🤖 AI Summary
Semantic segmentation models often exhibit excessive reliance on texture cues, compromising robustness. To address this, we propose a style-transfer-based data augmentation method leveraging non-uniform Voronoi regions: local style transformations are applied within synthetically generated Voronoi cells to suppress texture information and enhance shape awareness. The approach requires no additional annotations and is compatible with both CNN- and Transformer-based architectures. Experiments on Cityscapes and PASCAL Context demonstrate that our method significantly mitigates texture bias, improves segmentation robustness under common image corruptions and adversarial attacks, and exhibits strong generalization—delivering consistent performance gains across diverse backbones and datasets. Our key contribution is the first application of structured regional style transfer to disentangle texture and shape representations, establishing a novel paradigm for enhancing the generalization capability of semantic segmentation models.
📝 Abstract
Recent research has investigated the shape and texture biases of deep neural networks (DNNs) in image classification which influence their generalization capabilities and robustness.
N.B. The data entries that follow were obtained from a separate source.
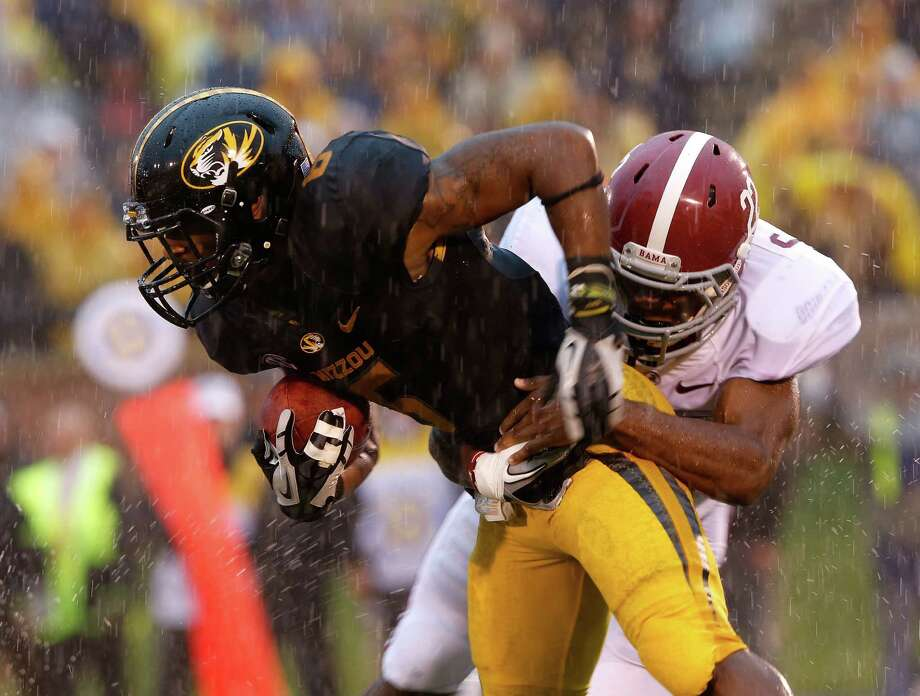 Wide receiver Rolandis Woodland #5 of the Missouri Tigers carries the ball as defensive back Hunter Bush #22 of the Alabama Crimson Tide defends during the game at Faurot Field/Memorial Stadium on October 13, 2012 in Columbia, Missouri.  (Photo by Jamie Squire/Getty Images) Photo: Jamie Squire, EN / 2012 Getty Images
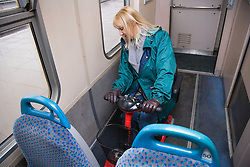 Woman parking electric mobility scooter on a train carriage,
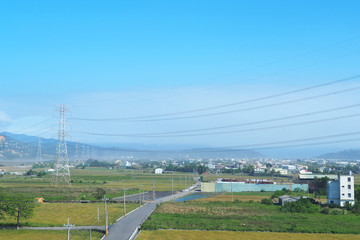 High voltage transmission towers in urban town of Taiwan.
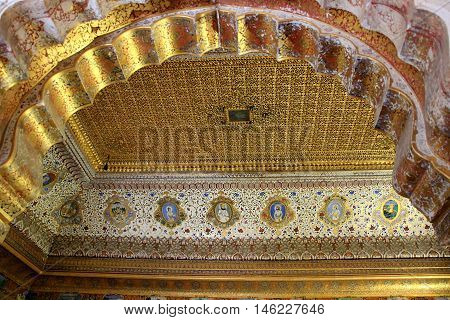 Ornamental micro etching and golden color painting on roof at Meharongarh Fort in Jodhpur Rajasthan India Asia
It has been shown that, in comparison to regular DNN training, training with stylized images reduces texture biases in image classification and improves robustness with respect to image corruptions. In an effort to advance this line of research, we examine whether style transfer can likewise deliver these two effects in semantic segmentation. To this end, we perform style transfer with style varying across artificial image areas. Those random areas are formed by a chosen number of Voronoi cells. The resulting style-transferred data is then used to train semantic segmentation DNNs with the objective of reducing their dependence on texture cues while enhancing their reliance on shape-based features. In our experiments, it turns out that in semantic segmentation, style transfer augmentation reduces texture bias and strongly increases robustness with respect to common image corruptions as well as adversarial attacks. These observations hold for convolutional neural networks and transformer architectures on the Cityscapes dataset as well as on PASCAL Context, showing the generality of the proposed method.